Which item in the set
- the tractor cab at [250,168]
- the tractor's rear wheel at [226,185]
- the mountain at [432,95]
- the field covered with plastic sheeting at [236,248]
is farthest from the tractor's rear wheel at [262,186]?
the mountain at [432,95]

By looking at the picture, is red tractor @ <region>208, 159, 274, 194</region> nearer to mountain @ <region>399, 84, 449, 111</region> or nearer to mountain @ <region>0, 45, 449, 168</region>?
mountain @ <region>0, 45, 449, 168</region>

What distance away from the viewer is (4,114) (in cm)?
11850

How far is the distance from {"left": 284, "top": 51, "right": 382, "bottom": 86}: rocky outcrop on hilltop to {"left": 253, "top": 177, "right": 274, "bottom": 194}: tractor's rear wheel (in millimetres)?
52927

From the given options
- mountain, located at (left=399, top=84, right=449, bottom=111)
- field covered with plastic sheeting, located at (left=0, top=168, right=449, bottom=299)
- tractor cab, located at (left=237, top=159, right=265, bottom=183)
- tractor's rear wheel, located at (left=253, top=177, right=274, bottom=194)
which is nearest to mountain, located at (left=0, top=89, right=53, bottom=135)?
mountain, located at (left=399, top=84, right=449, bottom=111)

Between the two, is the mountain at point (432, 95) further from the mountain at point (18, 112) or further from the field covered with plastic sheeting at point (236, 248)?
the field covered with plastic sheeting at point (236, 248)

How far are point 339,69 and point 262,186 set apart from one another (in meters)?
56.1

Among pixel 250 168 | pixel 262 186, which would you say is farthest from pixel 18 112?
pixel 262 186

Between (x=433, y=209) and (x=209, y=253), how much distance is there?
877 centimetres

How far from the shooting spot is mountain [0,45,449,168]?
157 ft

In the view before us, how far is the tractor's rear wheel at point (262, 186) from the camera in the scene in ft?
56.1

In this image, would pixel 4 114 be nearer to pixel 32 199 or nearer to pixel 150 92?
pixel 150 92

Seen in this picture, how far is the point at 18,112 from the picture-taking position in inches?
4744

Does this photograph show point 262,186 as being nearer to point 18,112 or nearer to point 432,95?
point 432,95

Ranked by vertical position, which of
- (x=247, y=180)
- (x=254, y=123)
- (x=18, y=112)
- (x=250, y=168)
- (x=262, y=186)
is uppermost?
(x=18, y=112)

## What this task involves
Rewrite the entries from the line containing "Ranked by vertical position, which of" through the last line of the entries, replacing "uppermost" with "highest" and leaving everything else unchanged.

## Response
Ranked by vertical position, which of
- (x=247, y=180)
- (x=254, y=123)
- (x=18, y=112)
- (x=250, y=168)
- (x=262, y=186)
is highest?
(x=18, y=112)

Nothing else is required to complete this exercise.